RECORDS PROVIDED:
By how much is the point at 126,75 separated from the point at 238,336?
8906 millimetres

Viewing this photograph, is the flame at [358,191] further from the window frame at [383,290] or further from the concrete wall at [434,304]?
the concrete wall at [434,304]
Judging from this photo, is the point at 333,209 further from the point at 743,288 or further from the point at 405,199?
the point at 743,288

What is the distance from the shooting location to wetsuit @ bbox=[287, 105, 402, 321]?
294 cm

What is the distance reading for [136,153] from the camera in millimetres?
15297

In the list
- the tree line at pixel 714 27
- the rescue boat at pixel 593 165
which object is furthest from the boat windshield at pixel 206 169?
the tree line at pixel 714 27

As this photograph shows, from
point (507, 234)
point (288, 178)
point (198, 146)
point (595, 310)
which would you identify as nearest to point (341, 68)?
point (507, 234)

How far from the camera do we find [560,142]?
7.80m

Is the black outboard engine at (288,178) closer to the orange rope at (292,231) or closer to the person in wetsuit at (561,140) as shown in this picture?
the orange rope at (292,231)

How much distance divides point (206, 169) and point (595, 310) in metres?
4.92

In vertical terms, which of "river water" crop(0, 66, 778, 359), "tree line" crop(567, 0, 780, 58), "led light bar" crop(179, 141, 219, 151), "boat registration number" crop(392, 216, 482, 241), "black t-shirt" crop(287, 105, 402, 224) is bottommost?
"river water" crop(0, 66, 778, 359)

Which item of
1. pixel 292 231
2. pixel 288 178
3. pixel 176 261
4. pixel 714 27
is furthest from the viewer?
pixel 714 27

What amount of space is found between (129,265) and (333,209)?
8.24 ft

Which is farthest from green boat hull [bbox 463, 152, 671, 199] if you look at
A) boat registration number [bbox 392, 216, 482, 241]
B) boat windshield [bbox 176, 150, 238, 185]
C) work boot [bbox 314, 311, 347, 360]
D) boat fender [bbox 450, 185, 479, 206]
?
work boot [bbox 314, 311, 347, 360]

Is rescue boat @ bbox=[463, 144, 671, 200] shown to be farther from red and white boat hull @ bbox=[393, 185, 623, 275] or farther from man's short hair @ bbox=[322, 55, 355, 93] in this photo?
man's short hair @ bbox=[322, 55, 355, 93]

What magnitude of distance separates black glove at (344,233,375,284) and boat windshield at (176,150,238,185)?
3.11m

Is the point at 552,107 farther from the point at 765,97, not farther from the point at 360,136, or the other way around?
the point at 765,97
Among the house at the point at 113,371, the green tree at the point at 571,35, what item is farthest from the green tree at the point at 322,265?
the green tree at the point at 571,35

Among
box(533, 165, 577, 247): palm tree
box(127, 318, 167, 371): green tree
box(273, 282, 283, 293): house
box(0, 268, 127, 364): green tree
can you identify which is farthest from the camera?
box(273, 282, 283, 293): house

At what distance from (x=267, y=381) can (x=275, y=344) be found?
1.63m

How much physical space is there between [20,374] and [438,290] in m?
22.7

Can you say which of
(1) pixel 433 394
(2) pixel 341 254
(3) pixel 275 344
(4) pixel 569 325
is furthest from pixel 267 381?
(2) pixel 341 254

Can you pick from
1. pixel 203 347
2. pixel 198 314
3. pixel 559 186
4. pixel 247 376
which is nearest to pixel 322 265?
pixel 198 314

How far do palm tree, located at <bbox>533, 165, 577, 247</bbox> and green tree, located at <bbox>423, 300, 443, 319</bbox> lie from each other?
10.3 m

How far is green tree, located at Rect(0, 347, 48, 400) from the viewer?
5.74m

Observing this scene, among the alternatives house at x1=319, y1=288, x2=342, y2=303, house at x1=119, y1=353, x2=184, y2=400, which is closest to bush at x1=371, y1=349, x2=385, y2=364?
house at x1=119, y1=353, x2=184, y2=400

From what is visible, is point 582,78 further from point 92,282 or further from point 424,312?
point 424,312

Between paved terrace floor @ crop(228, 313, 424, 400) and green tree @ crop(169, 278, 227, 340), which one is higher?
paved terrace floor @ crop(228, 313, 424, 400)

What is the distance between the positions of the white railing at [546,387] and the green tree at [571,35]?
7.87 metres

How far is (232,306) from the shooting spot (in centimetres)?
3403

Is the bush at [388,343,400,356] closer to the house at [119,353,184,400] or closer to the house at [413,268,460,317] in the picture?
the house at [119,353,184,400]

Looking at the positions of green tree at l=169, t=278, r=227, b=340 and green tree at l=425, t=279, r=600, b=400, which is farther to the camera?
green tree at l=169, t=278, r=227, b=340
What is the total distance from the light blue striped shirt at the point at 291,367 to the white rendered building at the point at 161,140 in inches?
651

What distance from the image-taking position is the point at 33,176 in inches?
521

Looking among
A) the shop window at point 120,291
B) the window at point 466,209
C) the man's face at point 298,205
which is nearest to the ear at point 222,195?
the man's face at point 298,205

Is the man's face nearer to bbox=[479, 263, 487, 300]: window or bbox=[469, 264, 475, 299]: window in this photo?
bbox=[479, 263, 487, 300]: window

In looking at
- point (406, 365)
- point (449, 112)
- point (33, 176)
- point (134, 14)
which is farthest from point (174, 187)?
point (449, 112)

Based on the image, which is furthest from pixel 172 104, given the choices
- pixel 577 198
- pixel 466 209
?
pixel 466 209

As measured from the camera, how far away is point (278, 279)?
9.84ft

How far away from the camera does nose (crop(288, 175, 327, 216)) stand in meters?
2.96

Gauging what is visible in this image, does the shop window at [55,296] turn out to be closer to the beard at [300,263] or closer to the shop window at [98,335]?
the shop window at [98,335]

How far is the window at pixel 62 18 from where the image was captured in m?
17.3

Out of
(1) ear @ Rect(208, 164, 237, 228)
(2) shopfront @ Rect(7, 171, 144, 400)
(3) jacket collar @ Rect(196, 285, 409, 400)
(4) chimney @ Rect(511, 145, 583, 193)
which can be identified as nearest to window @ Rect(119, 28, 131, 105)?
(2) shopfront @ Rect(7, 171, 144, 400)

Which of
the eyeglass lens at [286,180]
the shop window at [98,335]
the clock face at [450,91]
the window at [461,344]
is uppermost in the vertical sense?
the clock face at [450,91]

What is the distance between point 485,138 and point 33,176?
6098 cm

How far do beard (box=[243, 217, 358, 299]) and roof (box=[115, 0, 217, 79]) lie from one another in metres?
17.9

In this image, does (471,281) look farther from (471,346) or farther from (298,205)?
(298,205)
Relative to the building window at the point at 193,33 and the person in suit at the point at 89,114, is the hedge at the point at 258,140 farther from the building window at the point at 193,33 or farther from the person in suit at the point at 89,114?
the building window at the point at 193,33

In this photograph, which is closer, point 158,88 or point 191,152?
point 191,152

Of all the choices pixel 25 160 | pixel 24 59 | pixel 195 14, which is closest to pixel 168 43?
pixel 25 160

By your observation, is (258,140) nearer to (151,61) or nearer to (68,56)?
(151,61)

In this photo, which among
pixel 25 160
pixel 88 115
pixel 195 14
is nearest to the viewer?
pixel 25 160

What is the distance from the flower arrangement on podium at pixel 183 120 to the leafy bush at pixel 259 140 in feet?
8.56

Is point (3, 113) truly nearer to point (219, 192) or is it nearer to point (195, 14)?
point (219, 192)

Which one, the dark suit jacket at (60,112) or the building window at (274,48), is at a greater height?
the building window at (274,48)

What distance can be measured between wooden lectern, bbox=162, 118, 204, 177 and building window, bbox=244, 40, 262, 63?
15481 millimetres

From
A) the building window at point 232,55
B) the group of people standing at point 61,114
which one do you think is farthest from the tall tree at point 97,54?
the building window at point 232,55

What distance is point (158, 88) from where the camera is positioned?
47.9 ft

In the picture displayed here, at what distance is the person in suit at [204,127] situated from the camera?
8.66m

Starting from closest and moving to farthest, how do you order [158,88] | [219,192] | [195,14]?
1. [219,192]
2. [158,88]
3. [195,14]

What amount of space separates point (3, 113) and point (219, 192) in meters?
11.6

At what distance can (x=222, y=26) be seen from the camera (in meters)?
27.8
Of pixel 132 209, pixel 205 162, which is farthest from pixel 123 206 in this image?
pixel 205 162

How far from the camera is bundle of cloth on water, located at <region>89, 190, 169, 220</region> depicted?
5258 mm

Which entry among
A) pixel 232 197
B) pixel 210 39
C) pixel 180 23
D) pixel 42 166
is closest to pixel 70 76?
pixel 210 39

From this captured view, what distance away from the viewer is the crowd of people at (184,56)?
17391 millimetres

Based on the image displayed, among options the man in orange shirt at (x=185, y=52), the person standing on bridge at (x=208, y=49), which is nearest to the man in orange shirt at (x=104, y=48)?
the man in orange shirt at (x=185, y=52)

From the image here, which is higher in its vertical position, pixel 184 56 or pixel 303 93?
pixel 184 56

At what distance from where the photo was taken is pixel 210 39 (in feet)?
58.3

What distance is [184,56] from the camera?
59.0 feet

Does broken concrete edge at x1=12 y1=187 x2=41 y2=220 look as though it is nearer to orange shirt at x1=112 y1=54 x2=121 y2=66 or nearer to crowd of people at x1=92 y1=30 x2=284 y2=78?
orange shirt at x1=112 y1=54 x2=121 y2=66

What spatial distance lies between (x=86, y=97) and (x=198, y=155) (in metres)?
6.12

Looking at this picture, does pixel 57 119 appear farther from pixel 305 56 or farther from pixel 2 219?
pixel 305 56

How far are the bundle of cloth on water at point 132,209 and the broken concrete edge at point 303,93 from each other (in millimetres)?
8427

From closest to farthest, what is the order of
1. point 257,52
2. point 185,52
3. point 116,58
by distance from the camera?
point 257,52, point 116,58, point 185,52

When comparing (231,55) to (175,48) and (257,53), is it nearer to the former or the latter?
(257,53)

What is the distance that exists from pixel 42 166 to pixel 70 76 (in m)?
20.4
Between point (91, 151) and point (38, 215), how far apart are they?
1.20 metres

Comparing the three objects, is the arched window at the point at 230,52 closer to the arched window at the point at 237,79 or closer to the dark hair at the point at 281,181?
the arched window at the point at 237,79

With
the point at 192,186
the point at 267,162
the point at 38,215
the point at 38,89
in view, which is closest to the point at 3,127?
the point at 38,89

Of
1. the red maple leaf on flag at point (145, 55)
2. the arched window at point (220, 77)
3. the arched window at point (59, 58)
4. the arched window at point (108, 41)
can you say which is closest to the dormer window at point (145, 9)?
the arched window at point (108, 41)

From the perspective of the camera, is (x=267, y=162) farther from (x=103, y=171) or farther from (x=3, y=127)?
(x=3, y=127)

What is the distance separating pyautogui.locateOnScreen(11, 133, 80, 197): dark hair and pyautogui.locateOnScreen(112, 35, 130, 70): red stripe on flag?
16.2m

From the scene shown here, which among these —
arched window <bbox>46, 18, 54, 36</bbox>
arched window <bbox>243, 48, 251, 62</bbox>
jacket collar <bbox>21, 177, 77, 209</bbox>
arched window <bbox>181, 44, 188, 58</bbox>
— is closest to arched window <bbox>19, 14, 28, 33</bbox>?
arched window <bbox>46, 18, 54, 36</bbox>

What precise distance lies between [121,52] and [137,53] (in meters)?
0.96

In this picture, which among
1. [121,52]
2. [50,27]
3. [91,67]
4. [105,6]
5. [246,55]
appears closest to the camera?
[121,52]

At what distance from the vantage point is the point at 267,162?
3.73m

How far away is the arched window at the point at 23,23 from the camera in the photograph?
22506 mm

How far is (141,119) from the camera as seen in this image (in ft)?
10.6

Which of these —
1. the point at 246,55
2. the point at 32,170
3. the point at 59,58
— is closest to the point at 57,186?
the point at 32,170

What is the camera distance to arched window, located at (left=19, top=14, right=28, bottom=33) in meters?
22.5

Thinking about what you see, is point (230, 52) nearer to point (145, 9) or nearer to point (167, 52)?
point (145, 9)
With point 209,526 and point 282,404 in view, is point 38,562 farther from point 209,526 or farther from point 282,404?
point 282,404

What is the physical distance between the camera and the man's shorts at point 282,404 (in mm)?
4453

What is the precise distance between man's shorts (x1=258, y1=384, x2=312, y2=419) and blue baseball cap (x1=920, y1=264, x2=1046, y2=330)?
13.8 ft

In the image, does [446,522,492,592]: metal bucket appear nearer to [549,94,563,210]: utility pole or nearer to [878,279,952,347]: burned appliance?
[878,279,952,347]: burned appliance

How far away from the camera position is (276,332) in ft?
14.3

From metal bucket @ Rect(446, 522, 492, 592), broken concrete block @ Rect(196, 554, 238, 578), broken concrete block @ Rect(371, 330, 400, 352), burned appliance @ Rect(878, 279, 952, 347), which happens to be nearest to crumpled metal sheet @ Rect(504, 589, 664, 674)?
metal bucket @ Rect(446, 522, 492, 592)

SET PROBLEM: Repeat exactly the lines from the one containing "How far away is the" through the last line of the records above, both included, and nothing else.

FINISHED TASK:
How far away is the arched window at the point at 23,23 from the camera in the photograph?
22506 mm

How far is (141,119) from the camera as seen in this image (in ft)?
10.6

Which of these —
1. the point at 246,55
2. the point at 32,170
3. the point at 59,58
— is closest to the point at 57,186?
the point at 32,170

What is the camera distance to arched window, located at (left=19, top=14, right=28, bottom=33) in meters?
22.5

Thinking about what you see, is point (230, 52) nearer to point (145, 9) or nearer to point (167, 52)?
point (145, 9)
With point 209,526 and point 282,404 in view, is point 38,562 farther from point 209,526 or farther from point 282,404?
point 282,404

What is the physical distance between the camera and the man's shorts at point 282,404 (in mm)?
4453

What is the precise distance between man's shorts (x1=258, y1=384, x2=312, y2=419) and blue baseball cap (x1=920, y1=264, x2=1046, y2=330)?
13.8 ft

In the image, does [446,522,492,592]: metal bucket appear nearer to [549,94,563,210]: utility pole or nearer to [878,279,952,347]: burned appliance?
[878,279,952,347]: burned appliance

How far away from the camera position is (276,332) in ft?
14.3

From metal bucket @ Rect(446, 522, 492, 592), broken concrete block @ Rect(196, 554, 238, 578), broken concrete block @ Rect(371, 330, 400, 352), burned appliance @ Rect(878, 279, 952, 347), which happens to be nearest to crumpled metal sheet @ Rect(504, 589, 664, 674)?
metal bucket @ Rect(446, 522, 492, 592)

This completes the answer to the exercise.